Managing Partner Strategic Advisory Group Coldwell Banker Commercial Indonesia Tommy H. Bastamy mengatakan pengembangan gedung pencakar langit disesuaikan dengan kelayakan bisnis dari pengembangan, sehingga pengembang bisa mengoptimalkan koefisien lantai bangunan (KLB) untuk mendapatkan keuntungan yang lebih besar.
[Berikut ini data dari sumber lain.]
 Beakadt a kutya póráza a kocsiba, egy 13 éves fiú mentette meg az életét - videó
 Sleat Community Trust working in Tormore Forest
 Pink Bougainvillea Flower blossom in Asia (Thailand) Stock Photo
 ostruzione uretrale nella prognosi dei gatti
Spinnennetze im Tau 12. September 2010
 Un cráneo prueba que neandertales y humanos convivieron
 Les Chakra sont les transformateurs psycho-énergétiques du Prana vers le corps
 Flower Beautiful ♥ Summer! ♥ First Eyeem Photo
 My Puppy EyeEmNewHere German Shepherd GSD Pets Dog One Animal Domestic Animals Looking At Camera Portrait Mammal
KLB atau Koefisian Lantai Bangunan adalah angka persentase perbandingan antara jumlah seluruh luas lantai bangunan yang dapat dibangun dengan luas lahan yang tersedia. Nilai KLB akan menentukan berapa luas lantai keseluruhan bangunan yang diperbolehkan untuk dibangun. Bisa dikatakan bahwa KLB adalah batas aman maksimal jumlah lantai bangunan yang diperbolehkan.
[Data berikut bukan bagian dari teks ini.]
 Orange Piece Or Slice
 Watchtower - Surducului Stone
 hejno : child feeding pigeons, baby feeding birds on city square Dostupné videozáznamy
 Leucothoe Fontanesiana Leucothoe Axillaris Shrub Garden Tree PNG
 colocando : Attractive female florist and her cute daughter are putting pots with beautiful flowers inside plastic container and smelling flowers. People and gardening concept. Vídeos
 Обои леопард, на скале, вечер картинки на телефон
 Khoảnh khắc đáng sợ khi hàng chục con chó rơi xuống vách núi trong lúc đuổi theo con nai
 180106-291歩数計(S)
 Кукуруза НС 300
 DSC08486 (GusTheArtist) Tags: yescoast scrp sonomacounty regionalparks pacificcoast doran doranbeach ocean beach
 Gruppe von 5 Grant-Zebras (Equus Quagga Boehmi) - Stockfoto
“Jika luas lahan per meter persegi lebih kecil dibandingkan dengan luas ruang per meter persegi maka akan semakin efektif, jadi gedung tinggi tidak semata mata hanya untuk prestige dan lain-lain, tetapi untuk aspek bisnis juga,” ujar Tommy saat dihubungi Bisnis, Rabu (18/7).
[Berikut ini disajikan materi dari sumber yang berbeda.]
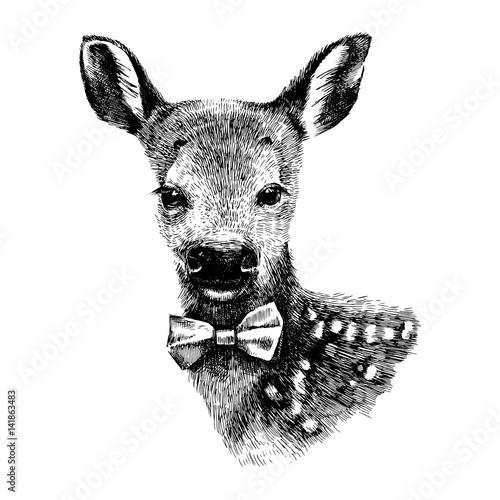 Baby deer hipster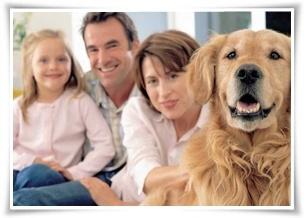 Προϊόντα για το Σπίτι και τα Ζώα της Forever Living Products. #ForeverLivingProducts #Animals #pets #AloeVera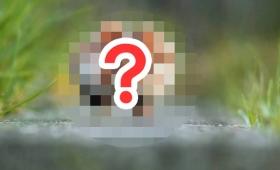 【どうしてそうなった】動物写真1500枚の中からナンバーワンに輝いた写真が「あざとすぎる」と話題に!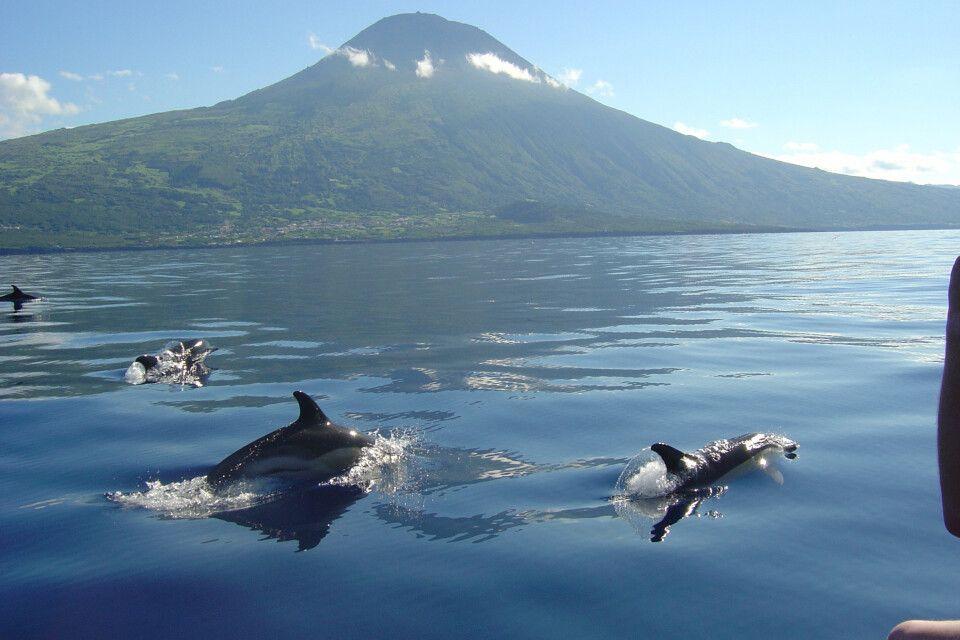 Delfine vor der Küste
Selain itu, harga lahan di pusat Jakarta yang semakin mahal juga menjadi alasan, sehingga ketika pengembang tidak mengoptimalkan ketinggian dan KLB lahan tersebut maka pengembangan tersebut kehilangan nilai lebih dari lahan tersebut.
Tommy mengatakan setidaknya terdapat dua faktor utama pengembangan gedung pencakar langit, yaitu aspek bisnis dan mendapatkan nilai keunikan sehingga menciptakan eksposur yang tinggi.
“Dengan membangun bangunan yang ikonik lalu mendapatkan eksposur yang banyak, sehingga image masyarakat terhadap pengembangan juga akan semakin tinggi,” paparnya.
Dalam pengembangan gedung pencakar langit ada beberapa hal yang harus diperhatikan selain nilai KLB, yaitu parameter pembangunan daerah yang terdiri dari antara lain Koefisien Dasar Bangunan dan Kawasan Keselamatan Operasi Penerbangan (KKOP) yang setiap lahan memiliki nilai yang berbeda.
Tommy juga mengatakan pengembangan gedung pencakar langit harus memperhatikan dan mengakomodir transportasi dan sirkulasi vertikal yang memadai.
“Artinya mulai dari zoning lift, kecepatan, dan keamanan harus diperhatikan dan tetap terjaga,” tuturnya.
Demi keselamatan kerja di bangunan tinggi, membuat Kementerian Ketenagakerjaan menghimbau para operator gedung tinggi untuk melengkapinya dengan lisensi standar Keselamatan dan Kesehatan Kerja (K3).
Sebagai sarana dan infrastruktur pendukung aktivitas manusia, gedung-gedung tinggi lumrah dilengkapi dengan fasilitas elevator (lift) dan/atau eskalator. Oleh karena itu, perlu adanya tenaga ahli yang mengoperasionalkan fasilitas-fasilitas tersebut.
Terkait K3 Konstruksi, Sekretaris Jenderal Kementerian PUPR, Anita Firmanti juga menekankan beberapa kecelakaan kerja maupun kegagalan bangunan beberapa waktu lalu jangan sampai terulang lagi di masa mendatang.
Mengingat hal itu dapat menghambat berjalannya pembangunan Infrastruktur, yang pada akhirnya merugikan semua pihak, baik kerugian waktu dan pengeluaran dari pelaksana, kerugian dari sisi pekerja karena luka-luka atau meninggal, dan tentunya masyarakat.